Thursday, January 28, 2010

Joaquin Murieta

What I've noticed so far of Joaquin Murieta is the rapid pace and lack of chapters. Still, the reading is refreshing in a way. I know Murieta's past and encounters thereafter seem crude and inhumane: they are shockingly violent and simple--I like this. In Blithedale we're confined to perceiving a more withdrawn and upright reality where the tension lies in  developing character relationship. Here, the scope is much-much broader as we see men being cut down and shot--each who have their lives ended at the whim of Murieta. As a reader I'm glad to encounter this kind of writing. Where as we're often forced in perceiving the subtle and simple as novel ideas, there is equally as much to gain from novels of larger proportions because they force us to consider our mortality within the context of existence as a whole: thoughts of the sublime get stirred up, and there's a feeling of awe spurred on by the heavy contrast of circumstance. I'll have to say that characters like Murieta have always intruiged me. He's a Zorro type of ruffian who actually lived a life that most of us would deam foolish, inhumane, and terrible. Often, people like Murieta aren't born like this--fate leaves them no choice in the matter. I'm looking forward to seeing where this book ends up. The pace is a welcome change.

--Michael Molder

Thursday, January 21, 2010

--the ending considered. (The Blithedale Romance)

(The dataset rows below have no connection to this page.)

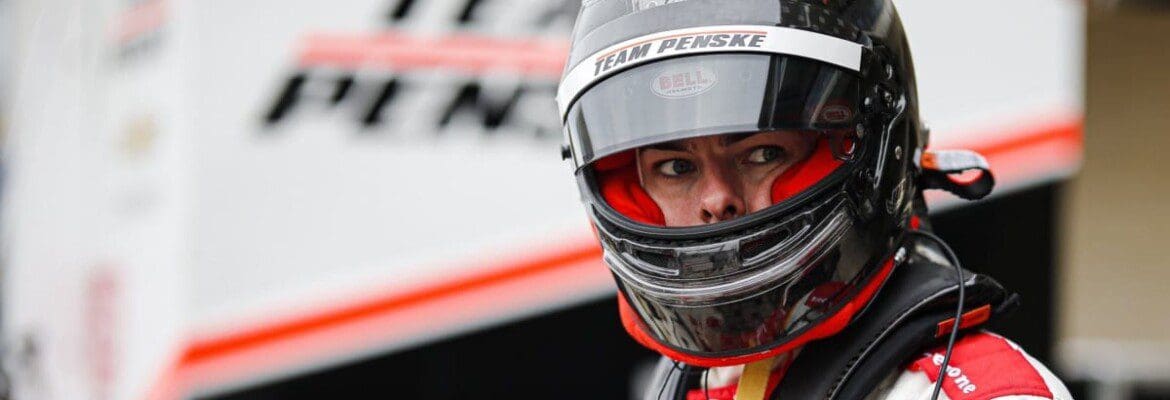 Estreante do ano, Scott McLaughlin diz que Indy é um sonho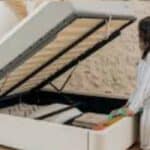 Boxspring met Opbergruimte Complete Gids voor Comfort, Functionaliteit en Stijl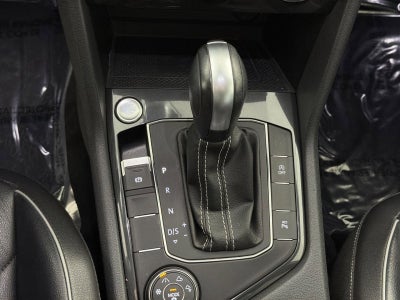 2021 Volkswagen Tiguan SEL Premium R-Line
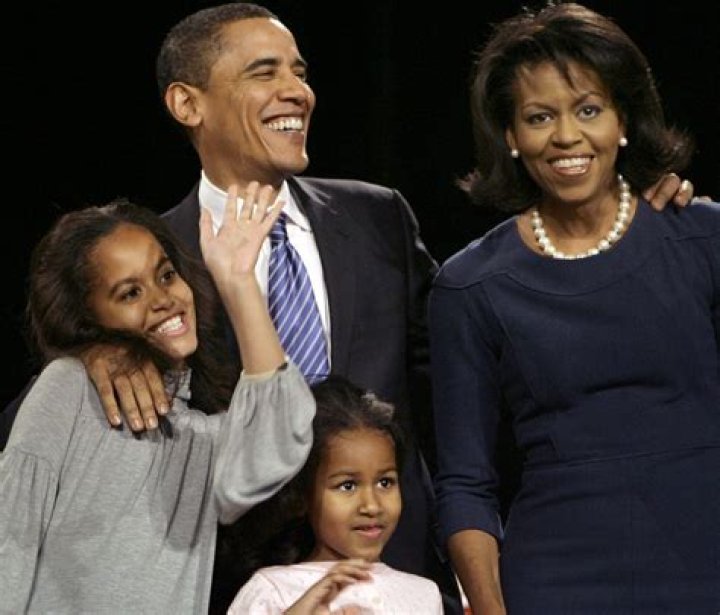 How time flies Malia Obama, 17, graduates from high school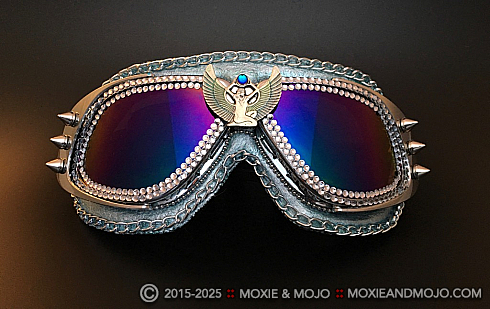 Moxie and Mojo Bling It On Goggles
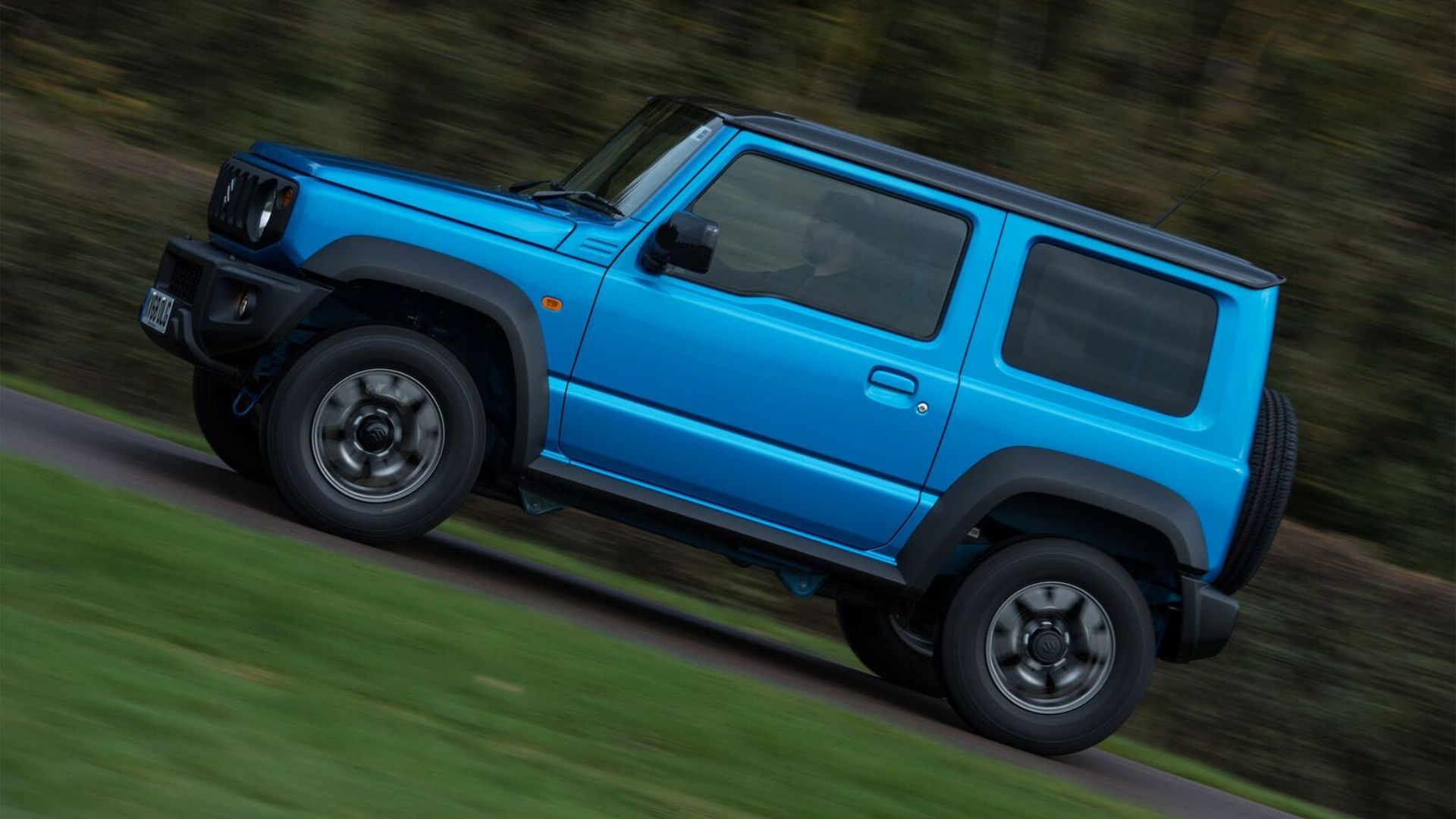 Suzuki Jimny residual value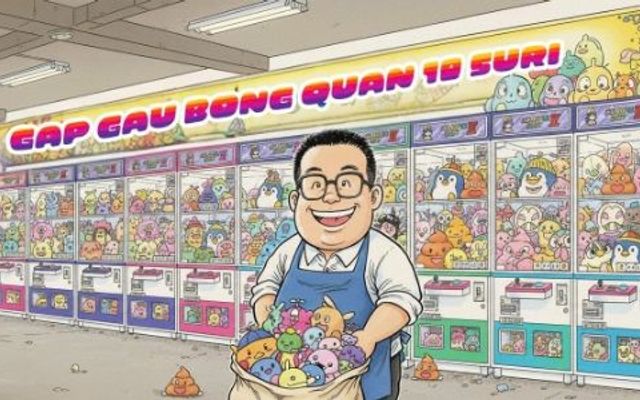 Suri Food - Trần Minh Quyền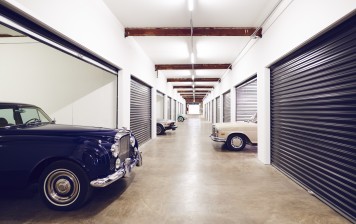 Collector Car Vault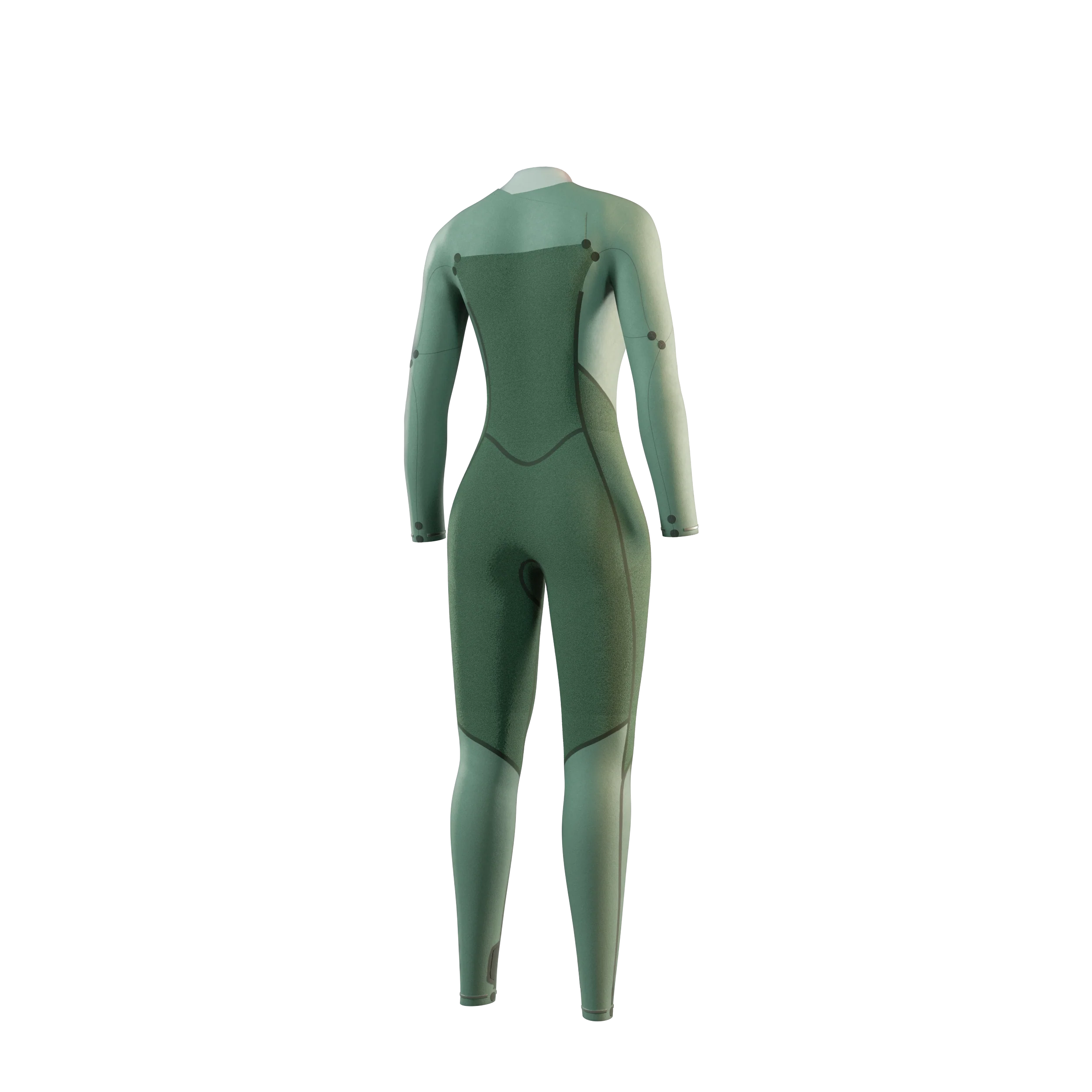 Haven Fullsuit 5/3mm Double Fzip Women - Image 15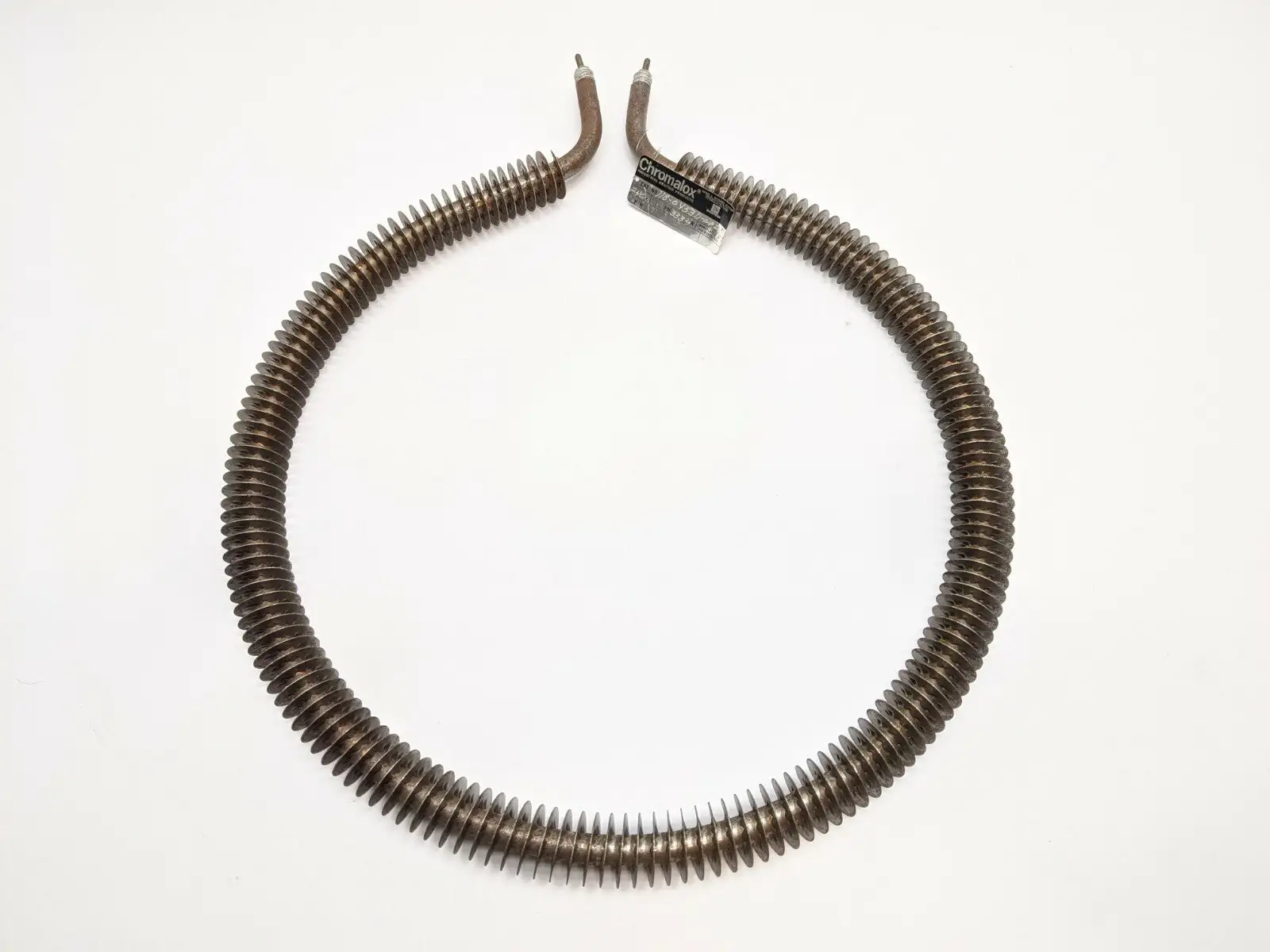 118-045311-002 | Chromalox  Tubular Steel Element 240v 3334w - Open box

ALTHOUGH there was a generous amount of hints foreshadowing the tragic end, Zenobia's death still came very uneasy. As it was mentioned in class, the book seems to still fiercely focus on Coverdale's feelings: how he seemingly went on unchanged, indifferent, and confused. Priscilla and Hollinsworth move on -- becoming much less ambitious -- and Blithedale is considered a failed experiment. Still, I couldn't help but dwell on the ambiance of the death--Zenobia, that is. All of the others' simple commentary after the fact, well, seemed like adding insult to injury. They kept on saying that it was very unbecoming of her to take her own life like that: a woman with a personality such as hers. Much of it got me thinking of exile, the reasons behind it, and how easily some people are driven away from others. Blithedale itself was a sort-of strange observation in exile. New settlers, random people, or just curious ones came by, but the fact is that it was a group of people seeking change, reform, and relief. There would be no tyrannical royalty ruling over head, no religious and no sexual oppression. And with all that in mind, I can't help but think of spite. Some of us break away from our groups to show them that we're able to live how we want and succeed at it: we didn't need them afterall. Or some of use just run, hoping that we're missed. After all, any type of attention is better than none at all--especially if you're feeling desperate and lonely. Now, I can't say that I know for sure, but Zenobia seemed to be that exiled girl (within that town of exiles): even in this group--actually, especially in a group. Some people are innately alone in a way we can't see or understand. Just as Zenobia seemed to be constantly begging for attention, they do not even offer her this after death. Actually, the hauling of her corpse was the most intimate kind of attention she received in the entire book. Overall, the setting of the novel, for me, became blurred. Coverdale's simple observations and thoughts about Blithedale lost much footing. Since I tend to be a fan of the character-driven novel, I felt like Hawthorne delivered. At the end I cared little for Blithedale, its' ideals and strange ways, and loathed Coverdale. If anything, death (specifically suicide) should always be approached with respect. If never seeing someone again isn't enough to wake you up to someone's grief, perhaps you're better off dead too.